EXERCISE REQUIREMENTS:
Pictures stay out, but every line of the data is copied exactly.

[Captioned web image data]

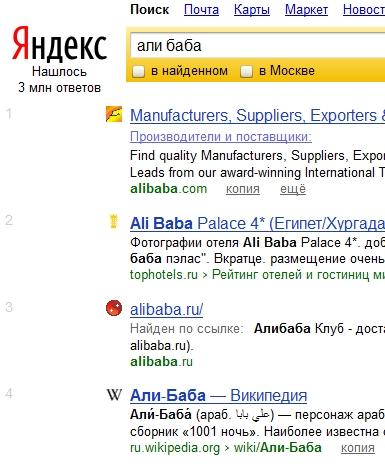 favicon в выдаче Яндекса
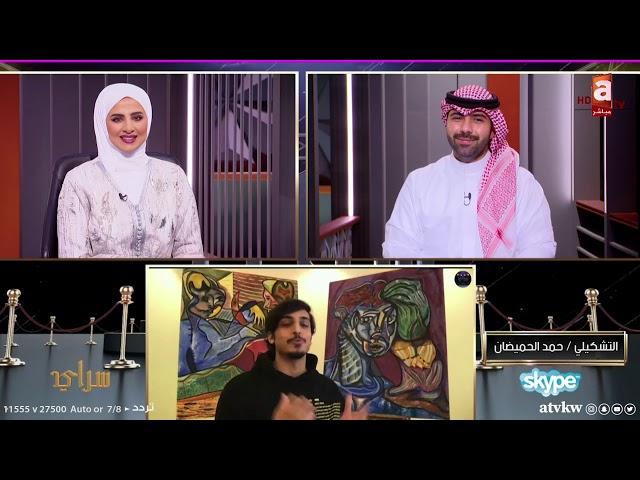 بيكاسو الكويت الذي زينت لوحاته مسلسل شغف - لقاء حمد الحميضان في سراي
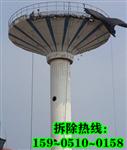 东莞水塔拆除―拆除新闻
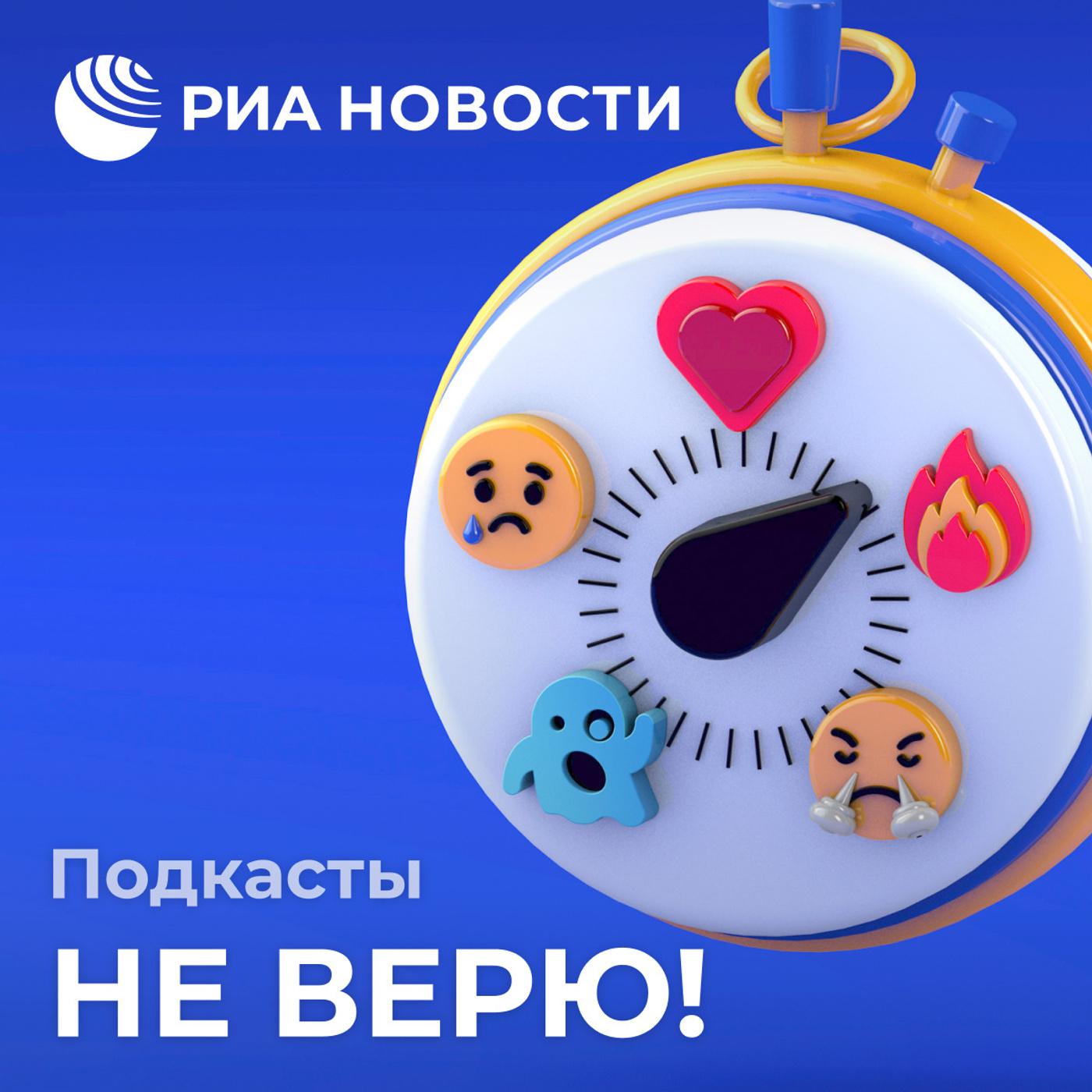"""Закон о """"простолюдинах"""", запрет бороды, пирамида-гигант на Урале"""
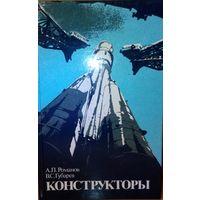 """А.П. Романов, В.С. Губарев """"Конструкторы"""""""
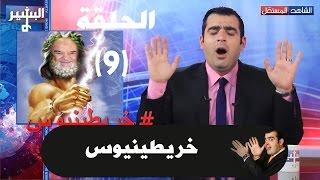 getlinkyoutube.com-Albasheer show EP09 البشير شو الحلقة التاسعة .. خريطينيوس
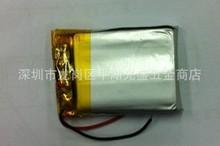3.7 В литий-полимерная батарея 602540 062540 MP4 DIY возрождение Bluetooth стерео 500 мАч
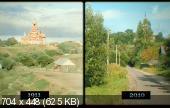 http://i62.fastpic.ru/thumb/2014/0617/3e/c582e5315d240843bc5b6acf06fc1a3e.jpeg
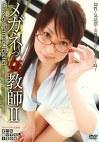 メガネっ女教師Ⅱ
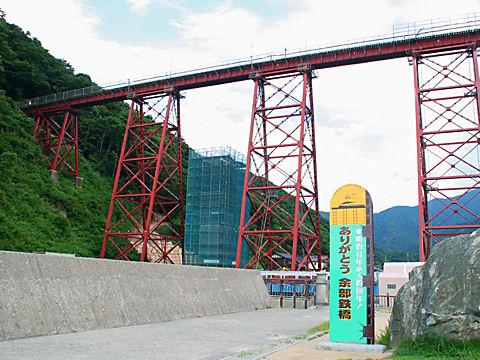 余部鉄橋の工事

RESPONSE BOX:
 favicon в выдаче Яндекса
 بيكاسو الكويت الذي زينت لوحاته مسلسل شغف - لقاء حمد الحميضان في سراي
 东莞水塔拆除―拆除新闻
"""Закон о """"простолюдинах"""", запрет бороды, пирамида-гигант на Урале"""
 """А.П. Романов, В.С. Губарев """"Конструкторы"""""""
 getlinkyoutube.com-Albasheer show EP09 البشير شو الحلقة التاسعة .. خريطينيوس
3.7 В литий-полимерная батарея 602540 062540 MP4 DIY возрождение Bluetooth стерео 500 мАч
 http://i62.fastpic.ru/thumb/2014/0617/3e/c582e5315d240843bc5b6acf06fc1a3e.jpeg
 メガネっ女教師Ⅱ
 余部鉄橋の工事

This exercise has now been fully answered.